Der Nachhaltigkeitsforscher Professor Jem Bendell aus Großbritannien hat das Konzept der „Tiefenanpassung“ (deep adaptation) entwickelt, um sich auf einen Kollaps der Zivilisation einzustellen. Er verabschiedet sich damit von der Hoffnung, das System zu reformieren und Dinge ändern zu können, bevor sich zerstörerische Konsequenzen des Klimawandels einstellen. Er stellt drei Komponenten heraus:

  1. Resilienz (resilience): Die Fähigkeit, sich auf Veränderungen einzustellen, sowohl biologisch als auch psychologisch. Ein halbierter Regenwurm lebt weiter. Wie kommen wir ohne Internet, Banken und Tankstellen aus? Wie behalten wir, was wir wirklich behalten wollen?

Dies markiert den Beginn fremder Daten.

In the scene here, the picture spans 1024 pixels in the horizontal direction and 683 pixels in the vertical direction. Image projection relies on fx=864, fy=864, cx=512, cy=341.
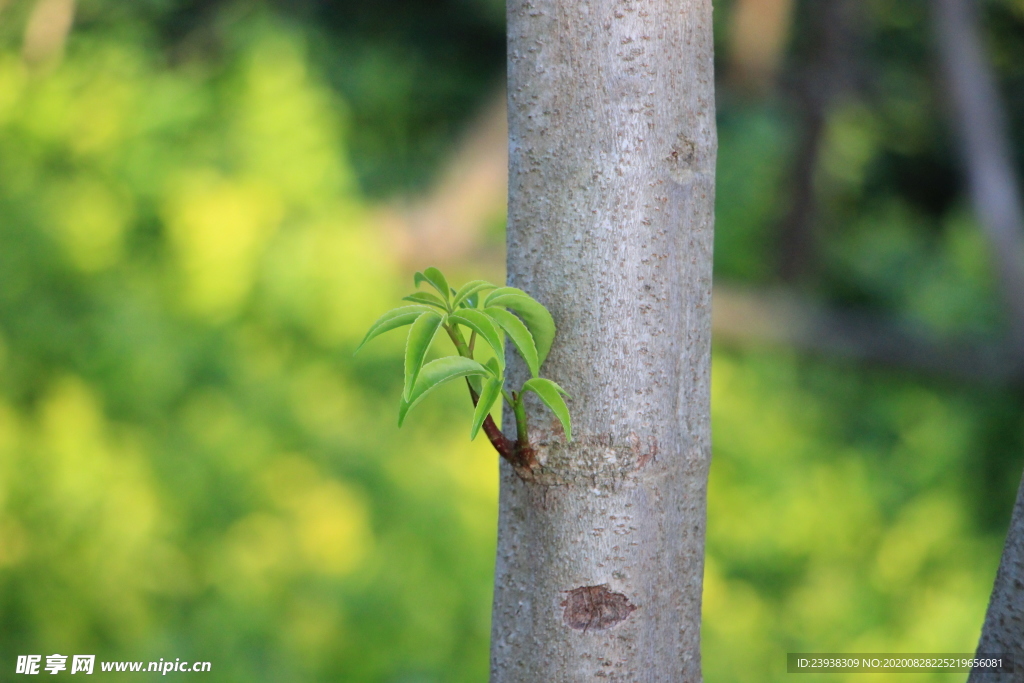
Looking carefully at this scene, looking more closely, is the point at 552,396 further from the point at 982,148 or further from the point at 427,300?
the point at 982,148

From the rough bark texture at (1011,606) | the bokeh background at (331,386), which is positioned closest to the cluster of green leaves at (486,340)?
the rough bark texture at (1011,606)

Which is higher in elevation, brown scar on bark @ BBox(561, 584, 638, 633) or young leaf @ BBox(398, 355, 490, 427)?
young leaf @ BBox(398, 355, 490, 427)

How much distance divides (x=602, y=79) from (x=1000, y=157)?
3.21m

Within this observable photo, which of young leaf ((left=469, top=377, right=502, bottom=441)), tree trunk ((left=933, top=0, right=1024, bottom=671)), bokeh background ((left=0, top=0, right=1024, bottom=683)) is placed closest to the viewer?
young leaf ((left=469, top=377, right=502, bottom=441))

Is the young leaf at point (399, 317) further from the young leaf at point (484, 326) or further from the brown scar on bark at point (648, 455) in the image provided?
the brown scar on bark at point (648, 455)

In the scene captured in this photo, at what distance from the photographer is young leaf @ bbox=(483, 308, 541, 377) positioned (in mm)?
470

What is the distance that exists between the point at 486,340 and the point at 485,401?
40 millimetres

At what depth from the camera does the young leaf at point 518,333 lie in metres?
0.47

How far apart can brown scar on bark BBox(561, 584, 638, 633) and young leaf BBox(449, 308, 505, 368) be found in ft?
0.52

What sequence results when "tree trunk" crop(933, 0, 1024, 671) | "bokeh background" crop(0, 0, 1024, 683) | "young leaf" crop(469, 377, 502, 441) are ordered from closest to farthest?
"young leaf" crop(469, 377, 502, 441) < "bokeh background" crop(0, 0, 1024, 683) < "tree trunk" crop(933, 0, 1024, 671)

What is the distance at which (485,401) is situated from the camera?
45cm

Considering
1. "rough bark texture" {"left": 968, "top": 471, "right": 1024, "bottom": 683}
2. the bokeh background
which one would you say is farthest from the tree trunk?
"rough bark texture" {"left": 968, "top": 471, "right": 1024, "bottom": 683}

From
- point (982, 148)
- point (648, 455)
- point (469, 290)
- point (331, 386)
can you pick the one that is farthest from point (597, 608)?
point (982, 148)

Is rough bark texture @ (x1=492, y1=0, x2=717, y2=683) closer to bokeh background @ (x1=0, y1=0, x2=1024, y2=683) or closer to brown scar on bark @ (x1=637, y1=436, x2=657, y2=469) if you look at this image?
brown scar on bark @ (x1=637, y1=436, x2=657, y2=469)
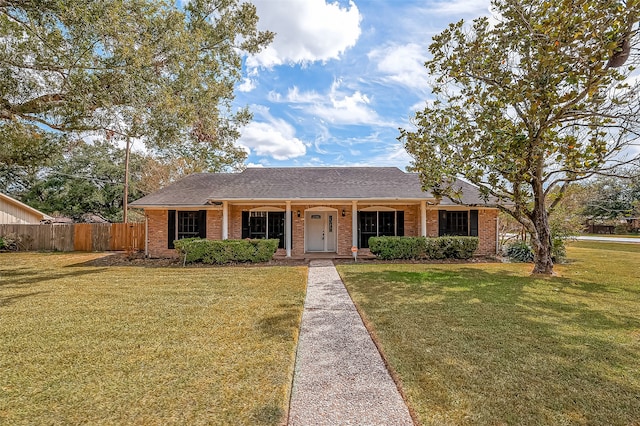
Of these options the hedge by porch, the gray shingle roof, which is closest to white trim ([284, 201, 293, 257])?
the gray shingle roof

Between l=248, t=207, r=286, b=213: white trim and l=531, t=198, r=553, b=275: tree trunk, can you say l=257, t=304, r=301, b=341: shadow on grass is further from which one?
l=248, t=207, r=286, b=213: white trim

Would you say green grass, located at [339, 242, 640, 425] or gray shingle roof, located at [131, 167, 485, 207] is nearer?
green grass, located at [339, 242, 640, 425]

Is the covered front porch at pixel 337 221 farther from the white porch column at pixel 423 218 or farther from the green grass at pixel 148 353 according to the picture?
the green grass at pixel 148 353

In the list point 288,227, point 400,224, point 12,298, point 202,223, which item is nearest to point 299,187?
point 288,227

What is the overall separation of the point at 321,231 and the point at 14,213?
22.2 metres

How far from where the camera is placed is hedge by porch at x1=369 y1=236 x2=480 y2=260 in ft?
42.0

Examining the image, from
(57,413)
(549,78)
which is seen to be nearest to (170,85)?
(57,413)

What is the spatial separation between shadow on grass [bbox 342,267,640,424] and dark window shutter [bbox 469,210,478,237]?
606 centimetres

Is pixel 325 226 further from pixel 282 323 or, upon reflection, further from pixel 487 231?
pixel 282 323

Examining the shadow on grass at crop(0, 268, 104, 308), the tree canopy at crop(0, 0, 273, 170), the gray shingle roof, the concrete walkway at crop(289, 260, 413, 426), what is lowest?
the concrete walkway at crop(289, 260, 413, 426)

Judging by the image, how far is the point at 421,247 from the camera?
12805mm

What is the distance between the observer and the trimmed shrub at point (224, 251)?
40.1ft

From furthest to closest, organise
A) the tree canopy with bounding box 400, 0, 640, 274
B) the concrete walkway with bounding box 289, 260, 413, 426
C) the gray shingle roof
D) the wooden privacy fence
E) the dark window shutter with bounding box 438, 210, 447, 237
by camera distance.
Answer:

  2. Verzicht (relinquishment): Abschied von Werten, Verhaltensweisen und Überzeugungen, die die Situation verschlimmern. Zum Beispiel das Verlassen bedrohter Küstengebiete oder die Vorsorge für das sichere Abschalten der Kernkraftwerke weltweit. Was müssen wir loslassen, um die Situation nicht zu verschlimmern?

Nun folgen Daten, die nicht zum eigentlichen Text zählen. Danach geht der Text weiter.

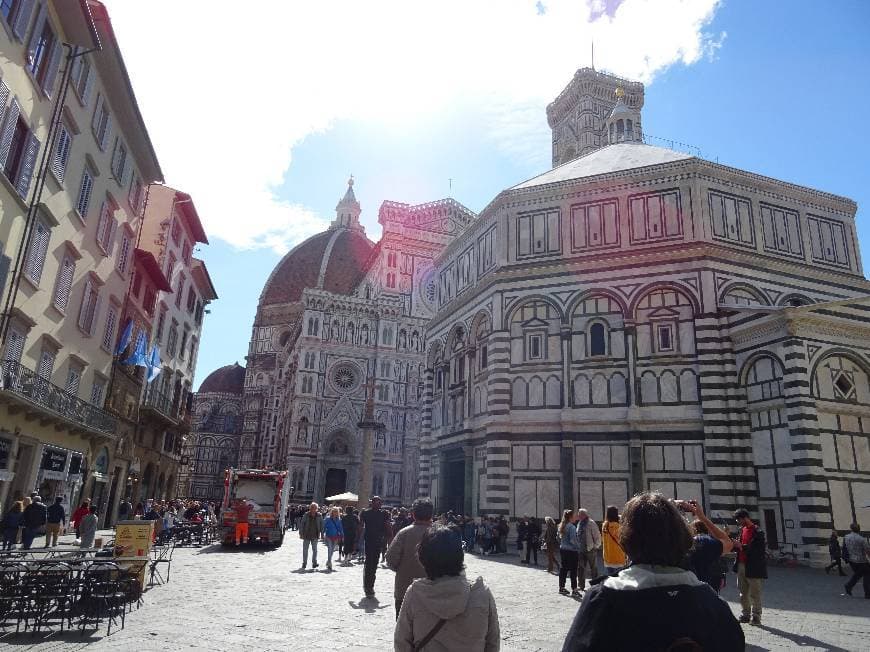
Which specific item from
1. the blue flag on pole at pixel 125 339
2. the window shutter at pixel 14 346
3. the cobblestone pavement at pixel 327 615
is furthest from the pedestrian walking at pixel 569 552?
the blue flag on pole at pixel 125 339

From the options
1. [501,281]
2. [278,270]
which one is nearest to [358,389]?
[501,281]

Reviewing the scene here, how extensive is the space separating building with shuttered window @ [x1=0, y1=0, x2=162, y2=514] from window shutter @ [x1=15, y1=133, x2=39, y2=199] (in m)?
0.04

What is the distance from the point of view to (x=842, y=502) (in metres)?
19.5

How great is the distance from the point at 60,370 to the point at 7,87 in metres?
8.90

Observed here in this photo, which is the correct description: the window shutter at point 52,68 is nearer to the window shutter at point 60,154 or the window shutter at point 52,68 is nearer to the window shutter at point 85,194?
the window shutter at point 60,154

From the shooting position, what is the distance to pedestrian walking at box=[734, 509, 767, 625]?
953cm

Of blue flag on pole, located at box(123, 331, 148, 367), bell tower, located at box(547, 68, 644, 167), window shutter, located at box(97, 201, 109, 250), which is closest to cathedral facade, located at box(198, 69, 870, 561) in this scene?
blue flag on pole, located at box(123, 331, 148, 367)

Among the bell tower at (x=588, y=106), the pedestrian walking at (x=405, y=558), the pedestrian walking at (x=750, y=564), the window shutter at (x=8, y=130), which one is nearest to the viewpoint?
the pedestrian walking at (x=405, y=558)

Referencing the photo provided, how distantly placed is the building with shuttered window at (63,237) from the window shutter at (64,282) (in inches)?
1.4

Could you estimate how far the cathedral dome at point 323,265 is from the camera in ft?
310

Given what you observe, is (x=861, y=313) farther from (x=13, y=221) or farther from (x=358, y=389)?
(x=358, y=389)

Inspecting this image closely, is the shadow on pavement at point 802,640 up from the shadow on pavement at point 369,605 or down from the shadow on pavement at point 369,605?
up

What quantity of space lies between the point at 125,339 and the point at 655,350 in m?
20.7

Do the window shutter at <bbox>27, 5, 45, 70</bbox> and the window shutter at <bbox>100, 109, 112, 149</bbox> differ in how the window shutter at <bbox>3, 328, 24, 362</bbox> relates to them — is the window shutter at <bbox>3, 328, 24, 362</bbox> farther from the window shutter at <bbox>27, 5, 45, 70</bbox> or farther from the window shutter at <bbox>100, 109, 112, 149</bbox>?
the window shutter at <bbox>100, 109, 112, 149</bbox>
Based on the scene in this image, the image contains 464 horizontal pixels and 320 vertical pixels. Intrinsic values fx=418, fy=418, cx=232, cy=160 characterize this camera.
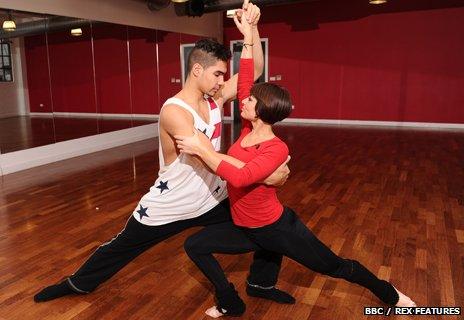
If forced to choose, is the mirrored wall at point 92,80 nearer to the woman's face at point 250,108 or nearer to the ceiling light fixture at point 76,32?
the ceiling light fixture at point 76,32

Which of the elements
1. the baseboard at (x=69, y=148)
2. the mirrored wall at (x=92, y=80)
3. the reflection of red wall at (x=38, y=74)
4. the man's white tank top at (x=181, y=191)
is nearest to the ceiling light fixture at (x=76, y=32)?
the mirrored wall at (x=92, y=80)

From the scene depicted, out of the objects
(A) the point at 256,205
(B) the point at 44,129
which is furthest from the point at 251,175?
(B) the point at 44,129

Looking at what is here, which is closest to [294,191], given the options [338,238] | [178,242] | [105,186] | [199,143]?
[338,238]

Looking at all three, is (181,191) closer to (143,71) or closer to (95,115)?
(95,115)

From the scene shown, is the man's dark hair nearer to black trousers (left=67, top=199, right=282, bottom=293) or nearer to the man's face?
the man's face

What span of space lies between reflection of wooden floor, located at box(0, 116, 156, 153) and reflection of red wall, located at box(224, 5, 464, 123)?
4.34m

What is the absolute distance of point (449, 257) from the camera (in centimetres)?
256

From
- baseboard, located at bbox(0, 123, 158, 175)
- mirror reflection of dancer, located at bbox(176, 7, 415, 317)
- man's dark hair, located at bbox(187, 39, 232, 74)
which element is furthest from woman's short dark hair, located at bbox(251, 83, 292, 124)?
baseboard, located at bbox(0, 123, 158, 175)

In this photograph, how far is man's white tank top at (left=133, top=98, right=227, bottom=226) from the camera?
1.76 meters

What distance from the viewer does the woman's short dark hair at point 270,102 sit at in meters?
1.57

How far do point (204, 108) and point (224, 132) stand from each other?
6372mm

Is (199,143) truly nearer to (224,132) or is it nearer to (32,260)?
(32,260)

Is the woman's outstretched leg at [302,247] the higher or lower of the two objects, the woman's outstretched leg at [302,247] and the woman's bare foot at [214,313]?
the higher

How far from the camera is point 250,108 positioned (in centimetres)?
163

  3. Wiederherstellung (restoration): Einstellungen und Ansätze wiederentdecken, die nützlich und in Vergessenheit geraten sind. Zum Beispiel die Renaturierung von Landschaften. Was für Fähigkeiten müssen wir haben, um in einer Welt ohne Strom und Benzin zu überleben? Was können wir wieder zurückbringen, um mit kommenden Schwierigkeiten und Tragödien fertig zu werden?
Die Hoffnung bleibt

Bendell engagiert sich im gewaltfreien Widerstand der „Extinction Rebellion“ und doziert über lokale Währungen. Er plädiert für eine Stärkung und Rückbesinnung auf die wirklich tragenden Werte unserer Gesellschaft. Zum Thema Hoffnung führt Bendell aus: „Dass es zu spät ist, um eine Zerstörung unseres Lebens durch ein Klimachaos zu verhindern, heißt nicht, die Hoffnung aufzugeben. Vielmehr eröffnet dies eine tiefere Agenda: Wie können wir Schmerzen lindern, Wissen bewahren und Bedeutung und Freude an diesem Prozess haben?“ Jeder Einzelne und auch die Gesellschaft insgesamt kann und muss aktiv CO2-Emissionen vermindern. Darüber hinaus müssen wir uns mit den bevorstehenden unausweichlichen Folgen des Klimawandels auseinandersetzen und Strategien dazu entwickeln.